Canada’s labour market took a significant hit over March, with 33,000 jobs cut over the month according to Statistics Canada, the largest monthly job loss since December 2022.
The significant decrease in employment followed months of uncertainty surrounding US President Donald Trump’s sweeping tariffs and has only been compounded as global equity markets dip to their lowest levels seen since the beginning of the COVID pandemic.
Douglas Porter suggests the labour disruption and calamitous market situation is clearly signalling a recession in Canada for the second and third quarter of 2025.
While Trump’s April 2 “Liberation Day” announcements have sent global markets tumbling, Porter says the president’s earlier tariffs on Canadian automakers, steel and aluminium were the main factor behind Canada’s economic downturn, with global equity markets simply piling on pressure to an already-weakened economy. The April 2 announcements largely spared the Canadian economy, but have shaken global markets.
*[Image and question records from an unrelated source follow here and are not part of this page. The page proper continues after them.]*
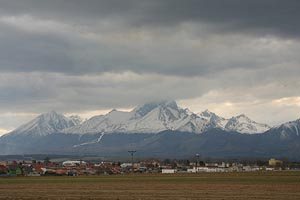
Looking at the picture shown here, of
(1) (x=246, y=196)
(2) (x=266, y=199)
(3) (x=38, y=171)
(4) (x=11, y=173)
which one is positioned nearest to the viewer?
(2) (x=266, y=199)

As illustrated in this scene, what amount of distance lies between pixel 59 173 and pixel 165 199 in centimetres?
13236

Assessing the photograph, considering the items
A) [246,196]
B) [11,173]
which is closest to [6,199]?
[246,196]

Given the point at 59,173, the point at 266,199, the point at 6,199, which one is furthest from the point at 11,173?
the point at 266,199

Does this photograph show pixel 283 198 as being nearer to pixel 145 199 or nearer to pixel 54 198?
pixel 145 199

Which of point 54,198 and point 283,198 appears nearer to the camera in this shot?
point 283,198

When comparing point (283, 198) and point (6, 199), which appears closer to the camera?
point (283, 198)

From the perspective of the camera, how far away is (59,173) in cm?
18288

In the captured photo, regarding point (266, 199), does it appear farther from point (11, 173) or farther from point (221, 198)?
point (11, 173)

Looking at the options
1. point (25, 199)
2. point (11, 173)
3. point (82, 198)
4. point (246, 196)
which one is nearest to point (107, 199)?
point (82, 198)

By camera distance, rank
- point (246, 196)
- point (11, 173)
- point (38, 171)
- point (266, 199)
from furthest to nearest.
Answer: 1. point (38, 171)
2. point (11, 173)
3. point (246, 196)
4. point (266, 199)

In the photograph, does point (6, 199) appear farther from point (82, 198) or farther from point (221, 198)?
point (221, 198)

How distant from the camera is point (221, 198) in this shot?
55031 mm

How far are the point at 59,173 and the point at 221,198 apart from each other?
13277 centimetres

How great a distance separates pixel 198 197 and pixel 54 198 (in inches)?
534
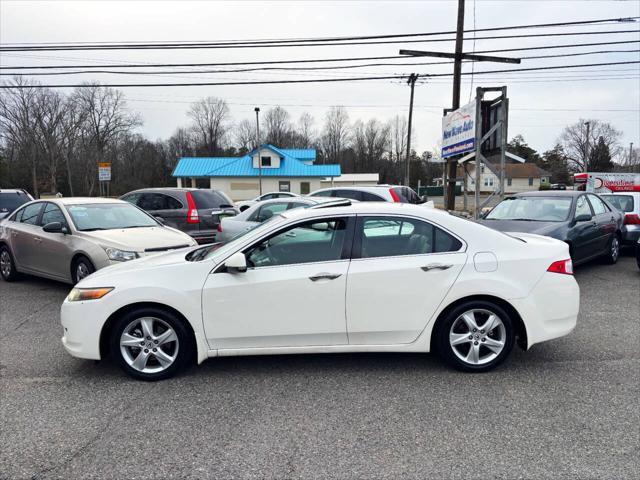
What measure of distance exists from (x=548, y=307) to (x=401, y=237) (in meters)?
1.42

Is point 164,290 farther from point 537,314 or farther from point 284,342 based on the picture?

“The bigger issue is the reality we're dealing with on the trade front,” said Porter, chief economist at BMO. “I think that alone was going to crimp Canadian growth in any event, because of the uncertainty it caused for businesses and for consumers. The downdraft in global equity markets is just going to further weigh on sentiment, and I think it does further increase the risk that Canada goes through it at least at least a two-quarter contraction here.”
Canadian employers have been stunned by the uncertainty surrounding Trump’s tariffs according to Porter, who says unemployment – which increased from 6.6 to 6.7 per cent in March – will only continue to climb in future months. He also suggests the Bank of Canada will continue to drop interest rates to provide protection to an increasingly fragile economy.
“I thought it was quite telling that decline in March. It does show that employers turned a lot more cautious in the late winter, probably because of the trade uncertainty,” he said. “And I think that was just really an early taste of what's to come. They're certainly not going to be any less cautious given the amped up uncertainty we've seen on the trade front, and we're actually expecting the unemployment rate to move pretty steadily higher over the next six months.”
For investors and advisors, Porter says the market’s depth of decline is taking its toll on even the most expertly crafted portfolios as the global trade conflict creeps into most sectors of the market. Paired with inflationary pressures from tariffs, he says a defensive strategy is prudent in this period of high volatility, while bonds could be a strong hedge against severe market headwinds.
“It's hard to find a good place to hide in an environment this, especially when there's some pressure on inflation from tariffs,” he said. “As much as I'd like to say this really shows the benefit of being well diversified, unfortunately, even being diversified wouldn't necessarily have helped a whole lot, at least not on a geographic or sector by sector basis. But I do think in general bonds will do a bit better in this environment.”
Porter says that if a recession does indeed hit Canada, it will happen relatively quickly. However, he also points out that Trump’s trade policies could turn on a dime at any given time, meaning a recession could be reversed as quickly as it arrives.
“We think there's still a possibility that we could pull out of it [a recession] relatively quickly if the US does back down on their very aggressive trade policies – that is possible,” he said. “Nothing is baked in the cake here, but at this point, we are assuming at least a mild recession in Canada.”
Trump’s tariffs on the automobile industry along with aluminium and steel have already taken a massive toll on Canadian manufacturing, causing mass layoffs and plummets in the industry’s stocks. But while Canada’s manufacturing sector took the biggest hit from Trump’s damaging trade policies, Porter also points to commodities as a space that is facing a challenging outlook due to last week’s “Liberation Day” announcements. According to Porter, this could severely disrupt employment in Canada’s energy and mining sectors.
“What's also happened in recent days is we've seen a very notable decline in all kinds of different commodity prices,” he said. “So mining, even energy, are potentially at some risk here because of this relates more to the broader US trade policy that's now threatening the global economy, not just Canada.”